• PAGE
"""
The relaxing of the regimented UK pension rules is just a couple of months away now, and with overseas schemes (QROPS) for expats following suit and allowing 100% access from the age of 55, is it a good idea to allow investors to use their lifetime’s worth of savings as and when they please?
Why wouldn’t it be? If you’ve spent perhaps 50 or more years working, saving and investing for your future, who could possibly justify somebody placing restrictions on how and when you can use those savings? It’s amazing the totalitarian UK pension model managed to hang onto its dictatorship values for quite as long as it did.
But along with the new freedoms, do come some risks. Restraint must be exercised, as the temptation to hit the 365 day-per-year cruise scene simply refuses to go away, but in truth most savers simply want the opportunity to be able to choose how they save and invest their money.
Pensions are key to a long-term financial strategy, of that there can be no doubt. Combining tax relief on ongoing contributions with tax-efficiency in growth of investment is critically beneficial to any investor, however the frustration in the UK emanated from the restrictive access and the exorbitant tax upon death.
These two aspects are now to be a thing of the past from April, and this will change how pensions are used – not just in the UK, but overseas too.
"""
• SHORT TASK 1
Arrange the records into a Markdown table with the columns "Row" and "Record line," starting with the line containing "How would you" and running through the line containing "(41,277) < (563,374)". Number each line and leave out any blank lines.

• DATA LINES
"""
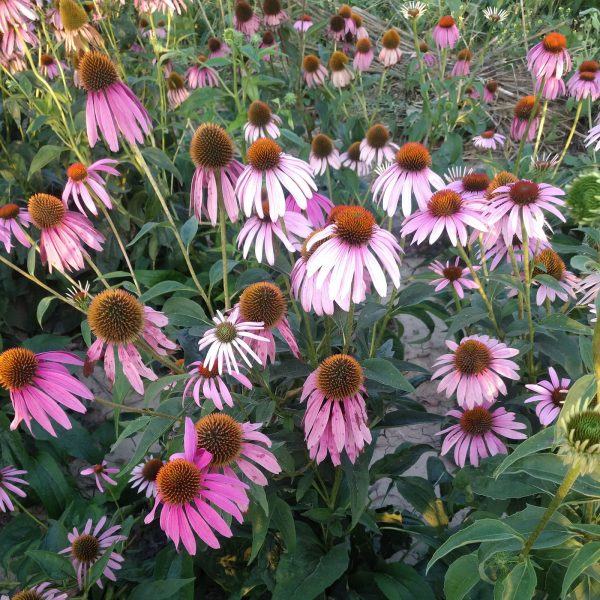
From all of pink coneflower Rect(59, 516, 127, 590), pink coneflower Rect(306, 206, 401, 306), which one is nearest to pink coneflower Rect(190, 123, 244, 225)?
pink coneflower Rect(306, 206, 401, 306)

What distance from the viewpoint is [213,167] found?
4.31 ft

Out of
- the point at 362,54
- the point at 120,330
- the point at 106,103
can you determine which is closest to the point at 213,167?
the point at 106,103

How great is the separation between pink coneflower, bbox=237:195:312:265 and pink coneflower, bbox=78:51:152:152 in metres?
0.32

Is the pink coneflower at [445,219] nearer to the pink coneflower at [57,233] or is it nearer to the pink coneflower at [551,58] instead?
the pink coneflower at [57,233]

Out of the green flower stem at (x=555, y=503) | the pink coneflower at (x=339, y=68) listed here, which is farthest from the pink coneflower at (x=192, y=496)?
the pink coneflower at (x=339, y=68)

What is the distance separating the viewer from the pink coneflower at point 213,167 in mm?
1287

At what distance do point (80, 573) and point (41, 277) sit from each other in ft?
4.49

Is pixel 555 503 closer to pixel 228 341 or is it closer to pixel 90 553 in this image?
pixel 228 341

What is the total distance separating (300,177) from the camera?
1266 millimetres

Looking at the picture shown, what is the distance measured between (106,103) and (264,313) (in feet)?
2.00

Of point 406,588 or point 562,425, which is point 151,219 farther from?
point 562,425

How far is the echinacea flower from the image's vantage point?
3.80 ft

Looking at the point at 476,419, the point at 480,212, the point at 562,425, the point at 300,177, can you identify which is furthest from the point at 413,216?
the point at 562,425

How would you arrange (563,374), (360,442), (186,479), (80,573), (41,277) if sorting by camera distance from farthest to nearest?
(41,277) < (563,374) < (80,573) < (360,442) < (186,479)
"""
"""
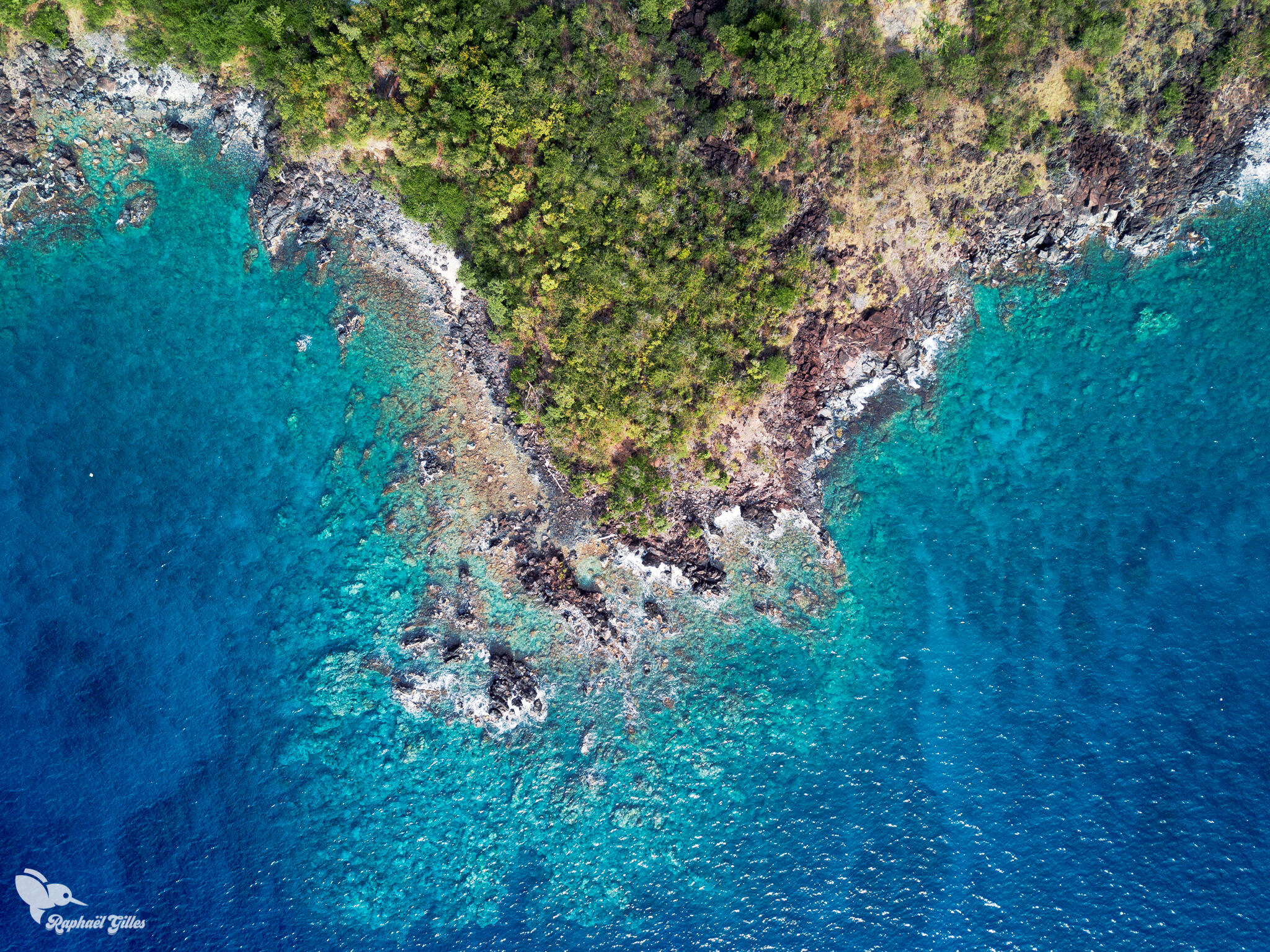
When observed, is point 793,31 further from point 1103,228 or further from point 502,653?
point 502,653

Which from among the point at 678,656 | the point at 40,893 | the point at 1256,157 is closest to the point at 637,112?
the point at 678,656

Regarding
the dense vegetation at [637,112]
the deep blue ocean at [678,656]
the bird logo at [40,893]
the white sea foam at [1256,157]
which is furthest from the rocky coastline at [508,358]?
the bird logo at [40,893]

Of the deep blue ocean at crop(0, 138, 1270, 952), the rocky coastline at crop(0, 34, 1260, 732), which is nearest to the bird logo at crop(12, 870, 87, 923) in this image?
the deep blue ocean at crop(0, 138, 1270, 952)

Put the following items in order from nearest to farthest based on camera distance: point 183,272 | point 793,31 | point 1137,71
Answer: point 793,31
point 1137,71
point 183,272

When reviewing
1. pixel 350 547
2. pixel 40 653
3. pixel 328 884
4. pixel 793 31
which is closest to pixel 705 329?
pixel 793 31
"""
• SHORT TASK 2
Pick up the text on the relaxed UK pension rules and continue it from its last sentence.

• EXERCISE RESULT 1
| Row | Record line |
|---|---|
| 1 | How would you arrange (563,374), (360,442), (186,479), (80,573), (41,277) if sorting by camera distance from farthest to nearest? |
| 2 | (41,277) < (563,374) < (80,573) < (360,442) < (186,479) |

• EXERCISE RESULT 2
Take the Lot, but Take Advice
As the new 100% access rule was extended to QROPS, global providers of the HMRC-recognised schemes reported another huge surge in enquiries as expatriates seek the most tax-efficient method of withdrawing their funds.
One thing which is paramount to the access rules in the UK, is the need to take advice before being allowed to withdraw. In the wider world, and especially before transferring to a QROPS on the proviso of being able to withdraw 100%, the right advice is also critical.
While it is perhaps not advisable to withdraw the entire lot and end the day by driving a Ferrari off the forecourt, 100% access does open up quite a few opportunities for control, investment and simultaneous lifestyle quality maintenance. Here’s a few examples of what QROPS clients are looking to do with their access allowances:
“Taking the 30% tax free, taking the other 70% at the local tax rate. Keeping the 30% for myself, investing the remainder in overseas buy-to-let property which will be managed for me. I get an income each month from the rent, I don’t have to worry about anything except choosing the right properties, and at the end of it all, my kids will have something tangible left to them. They can keep the properties and look to get more, or they can sell them.”
“I’m taking the whole of my QROPS pension fund at 55 and am passing it onto my daughter so as she can buy a house, I have my own savings and have paid off my mortgage over here. I don’t need anything. I originally transferred into a QROPS to pass 100% of my NHS pension onto her anyway, rather than give most of it back to the government when I die. This ruling just means that I will be able to give practically the whole lot to her now, while I am alive to see her prosper from it.”
Is it for You?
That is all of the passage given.